Re: Error "key group must belong to the backend" on restore
Posted by
Stefan Richter on
URL: http://deprecated-apache-flink-user-mailing-list-archive.369.s1.nabble.com/Error-key-group-must-belong-to-the-backend-on-restore-tp13933p13936.html
Hi,
I have seen the first exception in cases where the key had no proper and stable hash code method, e.g. when the key was an array. What the first exception basically means is that the backend received a key, which it does not expect because determined by the hash the key belongs to a key group for which the backend is not responsible. My guess would be: the hash of the object has changed between the time the checkpoint was taken and now.
Best,
Stefan
Hi all!
I am wondering if anyone has any practical idea why I might get this error when migrating a job from 1.2.1 to 1.3.0? Idea on debugging might help as well.
I have several almost exactly similar jobs (minor config differences) and all of them succeed except for this single job. I have seen similar error when trying to change max parallelism but that's not the case here.
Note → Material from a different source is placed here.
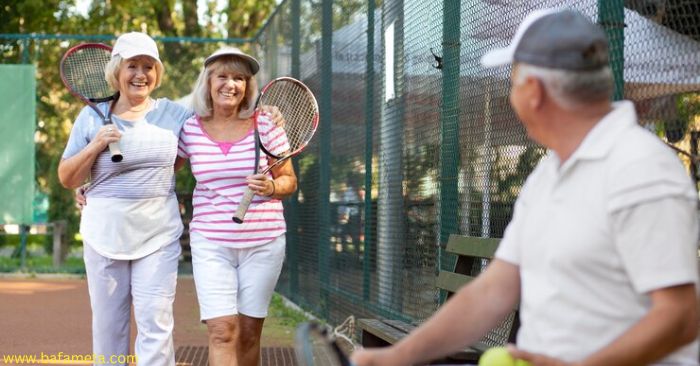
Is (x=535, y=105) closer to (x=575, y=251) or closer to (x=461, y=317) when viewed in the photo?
(x=575, y=251)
I am not changing any parallelism setting.
I know this is a long shot but you might have encountered similar.
Thanks,
Gyula
java.lang.IllegalStateException: Could not initialize keyed state backend.
at org.apache.flink.streaming.api.operators.AbstractStreamOperator.initKeyedState(AbstractStreamOperator.java:321)
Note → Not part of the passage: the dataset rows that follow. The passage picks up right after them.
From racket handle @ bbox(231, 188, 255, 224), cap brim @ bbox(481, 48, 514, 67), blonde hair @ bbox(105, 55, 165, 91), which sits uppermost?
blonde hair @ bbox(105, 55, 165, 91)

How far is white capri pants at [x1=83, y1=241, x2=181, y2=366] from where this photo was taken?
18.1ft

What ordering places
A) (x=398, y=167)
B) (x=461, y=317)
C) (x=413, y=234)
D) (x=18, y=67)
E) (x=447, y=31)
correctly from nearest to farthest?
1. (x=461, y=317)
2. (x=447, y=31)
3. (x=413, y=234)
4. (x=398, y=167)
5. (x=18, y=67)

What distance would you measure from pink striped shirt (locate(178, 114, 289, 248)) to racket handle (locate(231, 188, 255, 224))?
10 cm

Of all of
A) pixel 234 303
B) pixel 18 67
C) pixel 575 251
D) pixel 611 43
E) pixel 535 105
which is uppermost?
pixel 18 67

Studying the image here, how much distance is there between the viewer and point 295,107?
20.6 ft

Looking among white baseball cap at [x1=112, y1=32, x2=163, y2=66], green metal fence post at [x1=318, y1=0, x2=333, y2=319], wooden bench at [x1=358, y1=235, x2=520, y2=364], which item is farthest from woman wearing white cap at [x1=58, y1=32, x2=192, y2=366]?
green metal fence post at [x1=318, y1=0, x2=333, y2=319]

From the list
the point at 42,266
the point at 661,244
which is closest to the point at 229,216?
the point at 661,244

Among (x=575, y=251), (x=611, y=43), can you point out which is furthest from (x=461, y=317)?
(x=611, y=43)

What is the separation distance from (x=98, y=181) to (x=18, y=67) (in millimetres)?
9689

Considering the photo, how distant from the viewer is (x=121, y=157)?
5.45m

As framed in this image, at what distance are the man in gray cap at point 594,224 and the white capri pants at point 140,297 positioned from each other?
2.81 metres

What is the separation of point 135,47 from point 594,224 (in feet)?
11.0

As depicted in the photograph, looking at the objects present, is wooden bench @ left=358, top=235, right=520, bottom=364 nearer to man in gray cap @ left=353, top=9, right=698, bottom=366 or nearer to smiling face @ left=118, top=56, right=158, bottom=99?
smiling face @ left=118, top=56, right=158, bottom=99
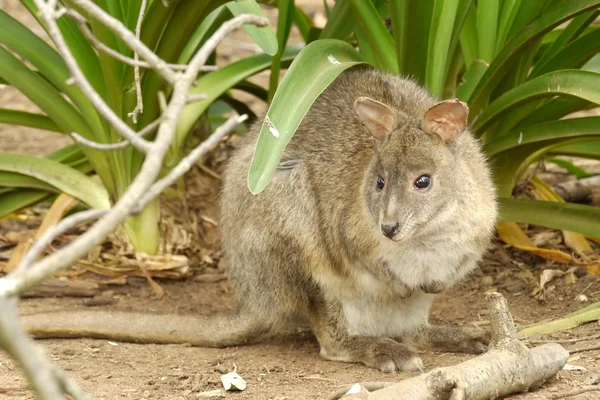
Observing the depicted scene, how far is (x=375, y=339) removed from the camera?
408 centimetres

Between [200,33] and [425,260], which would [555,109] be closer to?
[425,260]

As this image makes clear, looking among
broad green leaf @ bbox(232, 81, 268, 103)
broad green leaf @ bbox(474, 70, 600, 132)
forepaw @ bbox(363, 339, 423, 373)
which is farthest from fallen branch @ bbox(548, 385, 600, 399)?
broad green leaf @ bbox(232, 81, 268, 103)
at org.apache.flink.streaming.api.operators.AbstractStreamOperator.initializeState(AbstractStreamOperator.java:217)
at org.apache.flink.streaming.runtime.tasks.StreamTask.initializeOperators(StreamTask.java:676)
at org.apache.flink.streaming.runtime.tasks.StreamTask.initializeState(StreamTask.java:663)
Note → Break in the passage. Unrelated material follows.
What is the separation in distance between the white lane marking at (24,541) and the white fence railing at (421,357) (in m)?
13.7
at org.apache.flink.streaming.runtime.tasks.StreamTask.invoke(StreamTask.java:252)
at org.apache.flink.runtime.taskmanager.Task.run(Task.java:702)
at java.lang.Thread.run(Thread.java:745)
Caused by: java.lang.IllegalStateException: The key group must belong to the backend
at org.apache.flink.util.Preconditions.checkState(Preconditions.java:195)
at org.apache.flink.contrib.streaming.state.RocksDBKeyedStateBackend$RocksDBFullRestoreOperation.restoreKVStateData(RocksDBKeyedStateBackend.java:1185)
at org.apache.flink.contrib.streaming.state.RocksDBKeyedStateBackend$RocksDBFullRestoreOperation.restoreKeyGroupsInStateHandle(RocksDBKeyedStateBackend.java:1100)
at org.apache.flink.contrib.streaming.state.RocksDBKeyedStateBackend$RocksDBFullRestoreOperation.doRestore(RocksDBKeyedStateBackend.java:1081)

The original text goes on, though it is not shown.